Last week I was lucky enough to be invited to a dedicated Waste and Recycling Event hosted by JCB at its World Headquarters and attended by the great and the good of the waste management sector.
One of the guest speakers was Chris Murphy, deputy CEO of the Chartered Institute of Waste Management (CIWM) who took the opportunity to highlight the growing issue of so-called “waste crime”.
According to Murray, waste crime is costing the UK economy more than £600 million each year. He also stated that while the Environment Agency has managed to close down some 1,000 illegal waste sites, another 1,000 have sprung up in their place. Little wonder then that Environment Agency chief executive Sir James Bevan has described waste crime as “the new narcotics”.
Offences, sometimes involving organised crime gangs, range from the illegal dumping of household and industrial waste to massive frauds involving recycling fees and landfill tax. “With drugs it took a while for the system to catch up and realise the damage drugs were doing. We are clear now about the damage waste crime does to communities and to the economy,” says Bevan. “The strategy is to work with the good guys and really nail the bad guys. As the statistics show we haven’t cracked it yet and it will be a long grind, but we are making progress.”
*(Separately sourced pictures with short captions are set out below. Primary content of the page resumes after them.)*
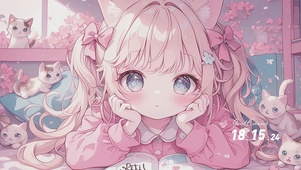 可愛女孩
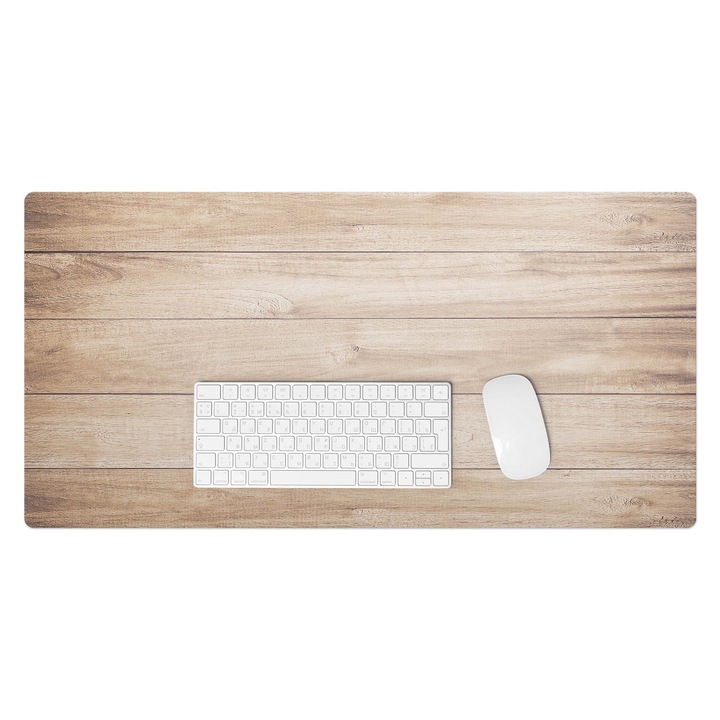 Mapa de birou, Wallfluent, Textura din lemn, Bej, 90x45 cm, 010250300040100088557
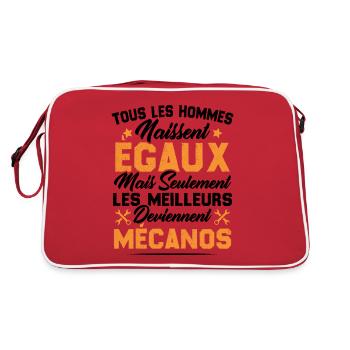Les Hommes Naissent Egaux - Les Meilleurs Mécanos - Sac Retro - rouge/blanc - Dos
Admirable indeed. But I can’t help think that the UK Government is now reaping what it sowed during a period of landfill site closures and waste material reclassification and a continued use of Landfill Tax as a cash cow with – apparently – no upper limits. Couple that with a planning system in which local authorities publicly aspire to green credentials but which privately throw endless obstacles in the path of new recycling centres, and it is little wonder that domestic, commercial and industrial waste winds up by the roadside.
Of course, at this point, reputable and professional demolition men (and women) are now throwing up their hands and screaming “not us” at their computer or mobile device screens. And I concur. No demolition company that I know would knowingly send waste materials to an illegal site. But knowingly is a big word; and if you’re working away from your normal territory, how can you tell that the local waste company isn’t diverting your arisings from a licensed landfill and into a farmer’s field in the dead of night?
Aside from the environmental damage being wrought upon this green and pleasant land by the perpetrators of waste crime, the most annoying aspect of all this is that any Environmental Agency clampdowns will penalise the demolition industry; a sector that views waste as its mortal enemy and which sets a global standard in the field of materials recycling, re-use and resale.